Despite this, No Home Record does begin to shine after the first two tracks. “Paprika Pony” allows Gordon’s vocals to take the stage, unlike the first two tracks whose beats were so chaotic that it was difficult to make out her lyrics. “Murdered Out” and “Hungry Baby” are my two personal favorites on the record, for both their musical and lyrical content. “Murdered Out” comments on the rejection and reclamation of social trends. “Murdered out of my heart/covered in black matte spray” opens the song, and in an interview with Rolling Stone, Gordon states that the idea of black matte everything- cars, nail polish, clothing designs- is a look into how culture is collapsing in on itself. The rejection of the shiny and new has ironically become a trend in and of itself, and Gordon equates it to “a black hole, the supreme look inward… the outsider as an unwilling participant as the ‘it’ look.”
The album finishes with “Get Yr Life Back”, an amalgamation of everything No Home Record symbolizes. There’s a quiet beat, like footsteps, over Gordon’s spoken-word lyrics, as she comments on Twitter, changing your appearance through makeup (“fake lashes on your pillow”) and the end of capitalism. The record ends with three lines: “I feel bad for you/ I feel bad for me/ Get your life back, yoga.”

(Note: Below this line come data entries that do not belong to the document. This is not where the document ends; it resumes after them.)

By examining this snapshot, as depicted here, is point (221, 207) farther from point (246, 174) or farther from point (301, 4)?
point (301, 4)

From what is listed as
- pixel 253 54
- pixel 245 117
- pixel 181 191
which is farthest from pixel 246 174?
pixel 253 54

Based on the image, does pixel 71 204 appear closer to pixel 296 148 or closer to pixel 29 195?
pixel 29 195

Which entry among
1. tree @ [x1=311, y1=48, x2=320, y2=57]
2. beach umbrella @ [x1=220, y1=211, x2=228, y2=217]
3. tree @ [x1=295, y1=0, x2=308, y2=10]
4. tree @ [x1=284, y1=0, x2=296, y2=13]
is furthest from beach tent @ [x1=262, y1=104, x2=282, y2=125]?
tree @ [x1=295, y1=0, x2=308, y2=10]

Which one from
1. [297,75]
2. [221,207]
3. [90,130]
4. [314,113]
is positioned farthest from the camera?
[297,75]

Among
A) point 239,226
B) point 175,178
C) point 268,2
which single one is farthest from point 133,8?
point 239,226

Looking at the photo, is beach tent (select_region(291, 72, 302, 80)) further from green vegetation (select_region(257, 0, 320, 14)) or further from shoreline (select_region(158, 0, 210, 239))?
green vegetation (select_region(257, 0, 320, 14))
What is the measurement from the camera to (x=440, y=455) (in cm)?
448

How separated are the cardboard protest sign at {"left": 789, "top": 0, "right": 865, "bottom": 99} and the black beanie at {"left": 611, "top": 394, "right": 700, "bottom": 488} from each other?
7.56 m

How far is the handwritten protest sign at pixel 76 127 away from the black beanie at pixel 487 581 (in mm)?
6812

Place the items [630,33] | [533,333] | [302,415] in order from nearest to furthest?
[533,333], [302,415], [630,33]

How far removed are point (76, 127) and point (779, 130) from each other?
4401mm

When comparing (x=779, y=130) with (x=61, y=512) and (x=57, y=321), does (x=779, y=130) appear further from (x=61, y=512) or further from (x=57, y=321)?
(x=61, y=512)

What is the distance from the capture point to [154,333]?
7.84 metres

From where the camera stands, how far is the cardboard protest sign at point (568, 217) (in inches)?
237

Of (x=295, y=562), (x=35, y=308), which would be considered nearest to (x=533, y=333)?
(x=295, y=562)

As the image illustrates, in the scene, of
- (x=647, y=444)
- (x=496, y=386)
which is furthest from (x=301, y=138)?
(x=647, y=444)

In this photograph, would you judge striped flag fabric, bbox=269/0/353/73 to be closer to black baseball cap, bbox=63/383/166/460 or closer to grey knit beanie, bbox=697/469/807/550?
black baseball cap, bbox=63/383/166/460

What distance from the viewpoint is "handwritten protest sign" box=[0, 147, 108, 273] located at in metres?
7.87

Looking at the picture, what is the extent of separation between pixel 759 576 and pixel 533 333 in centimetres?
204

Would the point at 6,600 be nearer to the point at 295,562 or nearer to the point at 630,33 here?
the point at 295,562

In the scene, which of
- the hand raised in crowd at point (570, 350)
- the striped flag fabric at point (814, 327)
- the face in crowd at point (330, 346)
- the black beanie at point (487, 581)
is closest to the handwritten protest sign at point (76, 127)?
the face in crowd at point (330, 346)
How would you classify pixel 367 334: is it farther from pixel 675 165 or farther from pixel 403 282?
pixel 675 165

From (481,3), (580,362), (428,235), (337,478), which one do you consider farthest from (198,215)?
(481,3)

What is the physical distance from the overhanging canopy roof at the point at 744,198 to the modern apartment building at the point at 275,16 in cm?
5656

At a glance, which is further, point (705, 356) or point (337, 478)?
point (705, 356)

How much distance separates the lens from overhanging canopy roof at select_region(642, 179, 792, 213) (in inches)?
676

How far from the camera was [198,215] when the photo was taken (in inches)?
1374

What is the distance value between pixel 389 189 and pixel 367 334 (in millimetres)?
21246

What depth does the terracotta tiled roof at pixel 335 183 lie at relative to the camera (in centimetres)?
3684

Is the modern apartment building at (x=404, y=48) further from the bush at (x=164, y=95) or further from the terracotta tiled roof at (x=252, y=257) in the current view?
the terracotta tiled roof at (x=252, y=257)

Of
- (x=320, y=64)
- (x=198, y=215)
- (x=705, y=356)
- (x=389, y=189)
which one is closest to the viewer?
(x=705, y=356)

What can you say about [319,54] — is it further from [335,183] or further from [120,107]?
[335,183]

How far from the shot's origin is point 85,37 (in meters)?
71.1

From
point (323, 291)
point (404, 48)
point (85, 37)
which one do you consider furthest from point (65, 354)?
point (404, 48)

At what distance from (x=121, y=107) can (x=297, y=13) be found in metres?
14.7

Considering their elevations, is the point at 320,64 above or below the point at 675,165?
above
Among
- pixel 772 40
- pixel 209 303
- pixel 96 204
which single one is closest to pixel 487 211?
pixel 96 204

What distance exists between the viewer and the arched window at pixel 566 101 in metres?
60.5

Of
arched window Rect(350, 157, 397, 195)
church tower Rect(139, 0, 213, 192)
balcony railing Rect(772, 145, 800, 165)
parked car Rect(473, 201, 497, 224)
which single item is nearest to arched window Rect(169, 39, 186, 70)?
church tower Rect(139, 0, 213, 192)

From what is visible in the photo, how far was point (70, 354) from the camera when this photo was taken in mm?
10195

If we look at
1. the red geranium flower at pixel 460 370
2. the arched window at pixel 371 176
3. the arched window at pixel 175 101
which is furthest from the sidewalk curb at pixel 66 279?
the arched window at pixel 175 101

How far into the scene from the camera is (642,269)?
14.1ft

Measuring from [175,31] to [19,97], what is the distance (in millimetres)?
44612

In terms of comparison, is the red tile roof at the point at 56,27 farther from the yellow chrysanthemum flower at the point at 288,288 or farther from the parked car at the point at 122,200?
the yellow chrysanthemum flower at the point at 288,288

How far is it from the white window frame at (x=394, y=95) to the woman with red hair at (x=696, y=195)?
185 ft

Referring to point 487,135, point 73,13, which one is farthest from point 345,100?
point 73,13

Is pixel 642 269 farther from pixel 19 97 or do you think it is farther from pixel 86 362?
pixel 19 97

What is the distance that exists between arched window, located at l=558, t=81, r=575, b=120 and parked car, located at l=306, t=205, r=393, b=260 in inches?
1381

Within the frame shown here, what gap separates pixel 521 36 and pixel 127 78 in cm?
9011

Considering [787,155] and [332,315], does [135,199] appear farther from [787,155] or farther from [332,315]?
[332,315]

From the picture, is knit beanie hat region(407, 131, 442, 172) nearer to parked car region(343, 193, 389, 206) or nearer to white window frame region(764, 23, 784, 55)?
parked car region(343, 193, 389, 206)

No Home Record was nothing I could have possibly expected. Aside from any previous assumptions tied to Gordon’s association with Sonic Youth, it has grown on me. While the first two tracks left something to be desired, the rest of the album was gritty and real, a rejection of society’s norms and expectations both in lyrical content and in the disorienting nature of the music itself.